+++ Provided records +++

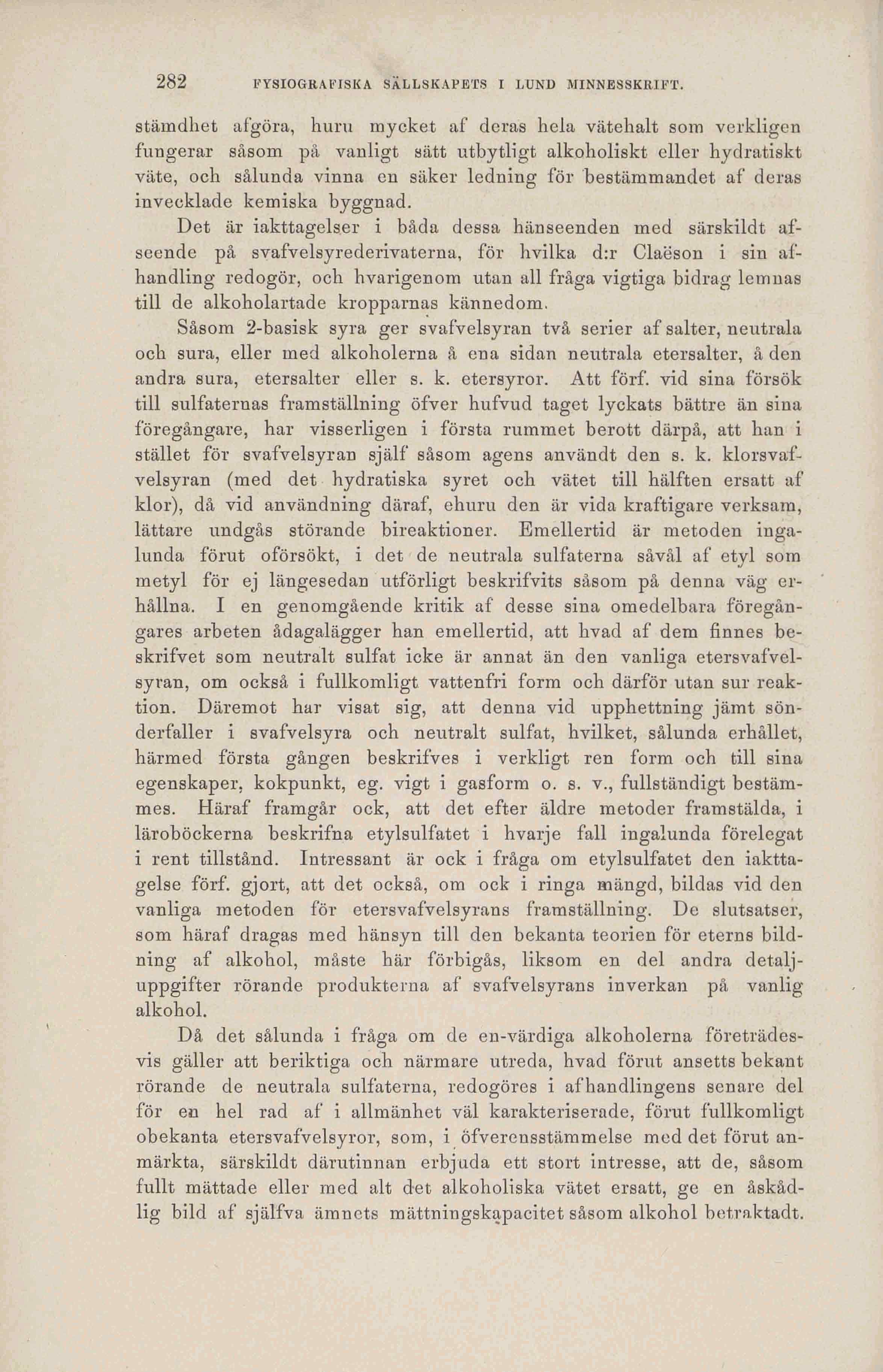 282 FYSIOGRAFISKA SÄLLSKAPETS I LUND MINNESSKRIFT.

stämdhet afgöra, huru mycket af deras hela vätehalt som verkligen fungerar såsom på vanligt sätt utbytligt alkoholiskt eller hydratiskt väte, och sålunda vinna en säker ledning för bestämmandet af deras invecklade kemiska byggnad.

Det är iakttagelser i båda dessa hänseenden med särskildt afseende på svafvelsyrederivaterna, för hvilka d:r Claëson i sin afhandling redogör, och hvarigenom utan all fråga vigtiga bidrag lemnas till de alkoholartade kropparnas kännedom.

Såsom 2-basisk syra ger svafvelsyran två serier af salter, neutrala och sura, eller med alkoholerna å ena sidan neutrala etersalter, å den andra sura, etersalter eller s. k. etersyror. Att förf. vid sina försök till sulfaternas framställning öfver hufvud taget lyckats bättre än sina föregångare, har visserligen i första rummet berott därpå, att han i stället för svafvelsyran själf såsom agens användt den s. k. klorsvafvelsyran (med det hydratiska syret och vätet till hälften ersatt af klor), då vid användning däraf, ehuru den är vida kraftigare verksam, lättare undgås störande bireaktioner. Emellertid är metoden ingalunda förut oförsökt, i det de neutrala sulfaterna såväl af etyl som metyl för ej längesedan utförligt beskrifvits såsom på denna väg erhållna. I en genomgående kritik af desse sina omedelbara föregångares arbeten ådagalägger han emellertid, att hvad af dem finnes beskrifvet som neutralt sulfat icke är annat än den vanliga etersvafvelsyran, om också i fullkomligt vattenfri form och därför utan sur reaktion. Däremot har visat sig, att denna vid upphettning jämt sönderfaller i svafvelsyra och neutralt sulfat, hvilket, sålunda erhållet, härmed första gången beskrifves i verkligt ren form och till sina egenskaper, kokpunkt, eg. vigt i gasform o. s. v., fullständigt bestämmes. Häraf framgår ock, att det efter äldre metoder framstälda, i läroböckerna beskrifna etylsulfatet i hvarje fall ingalunda förelegat i rent tillstånd. Intressant är ock i fråga om etylsulfatet den iakttagelse förf. gjort, att det också, om ock i ringa mängd, bildas vid den vanliga metoden för etersvafvelsyrans framställning. De slutsatser, som häraf dragas med hänsyn till den bekanta teorien för eterns bildning af alkohol, måste här förbigås, liksom en del andra detaljuppgifter rörande produkterna af svafvelsyrans inverkan på vanlig alkohol.

Då det sålunda i fråga om de en-värdiga alkoholerna företrädesvis gäller att beriktiga och närmare utreda, hvad förut ansetts bekant rörande de neutrala sulfaterna, redogöres i afhandlingens senare del för en hel rad af i allmänhet väl karakteriserade, förut fullkomligt obekanta etersvafvelsyror, som, i öfverensstämmelse med det förut anmärkta, särskildt därutinnan erbjuda ett stort intresse, att de, såsom fullt mättade eller med alt det alkoholiska vätet ersatt, ge en åskådlig bild af själfva ämnets mättningskapacitet såsom alkohol betraktadt.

+++

- What the task requires: Leave the images out and give the rest of the data again exactly.

- Response:
 282 FYSIOGRAFISKA SÄLLSKAPETS I LUND MINNESSKRIFT.

stämdhet afgöra, huru mycket af deras hela vätehalt som verkligen fungerar såsom på vanligt sätt utbytligt alkoholiskt eller hydratiskt väte, och sålunda vinna en säker ledning för bestämmandet af deras invecklade kemiska byggnad.

Det är iakttagelser i båda dessa hänseenden med särskildt afseende på svafvelsyrederivaterna, för hvilka d:r Claëson i sin afhandling redogör, och hvarigenom utan all fråga vigtiga bidrag lemnas till de alkoholartade kropparnas kännedom.

Såsom 2-basisk syra ger svafvelsyran två serier af salter, neutrala och sura, eller med alkoholerna å ena sidan neutrala etersalter, å den andra sura, etersalter eller s. k. etersyror. Att förf. vid sina försök till sulfaternas framställning öfver hufvud taget lyckats bättre än sina föregångare, har visserligen i första rummet berott därpå, att han i stället för svafvelsyran själf såsom agens användt den s. k. klorsvafvelsyran (med det hydratiska syret och vätet till hälften ersatt af klor), då vid användning däraf, ehuru den är vida kraftigare verksam, lättare undgås störande bireaktioner. Emellertid är metoden ingalunda förut oförsökt, i det de neutrala sulfaterna såväl af etyl som metyl för ej längesedan utförligt beskrifvits såsom på denna väg erhållna. I en genomgående kritik af desse sina omedelbara föregångares arbeten ådagalägger han emellertid, att hvad af dem finnes beskrifvet som neutralt sulfat icke är annat än den vanliga etersvafvelsyran, om också i fullkomligt vattenfri form och därför utan sur reaktion. Däremot har visat sig, att denna vid upphettning jämt sönderfaller i svafvelsyra och neutralt sulfat, hvilket, sålunda erhållet, härmed första gången beskrifves i verkligt ren form och till sina egenskaper, kokpunkt, eg. vigt i gasform o. s. v., fullständigt bestämmes. Häraf framgår ock, att det efter äldre metoder framstälda, i läroböckerna beskrifna etylsulfatet i hvarje fall ingalunda förelegat i rent tillstånd. Intressant är ock i fråga om etylsulfatet den iakttagelse förf. gjort, att det också, om ock i ringa mängd, bildas vid den vanliga metoden för etersvafvelsyrans framställning. De slutsatser, som häraf dragas med hänsyn till den bekanta teorien för eterns bildning af alkohol, måste här förbigås, liksom en del andra detaljuppgifter rörande produkterna af svafvelsyrans inverkan på vanlig alkohol.

Då det sålunda i fråga om de en-värdiga alkoholerna företrädesvis gäller att beriktiga och närmare utreda, hvad förut ansetts bekant rörande de neutrala sulfaterna, redogöres i afhandlingens senare del för en hel rad af i allmänhet väl karakteriserade, förut fullkomligt obekanta etersvafvelsyror, som, i öfverensstämmelse med det förut anmärkta, särskildt därutinnan erbjuda ett stort intresse, att de, såsom fullt mättade eller med alt det alkoholiska vätet ersatt, ge en åskådlig bild af själfva ämnets mättningskapacitet såsom alkohol betraktadt.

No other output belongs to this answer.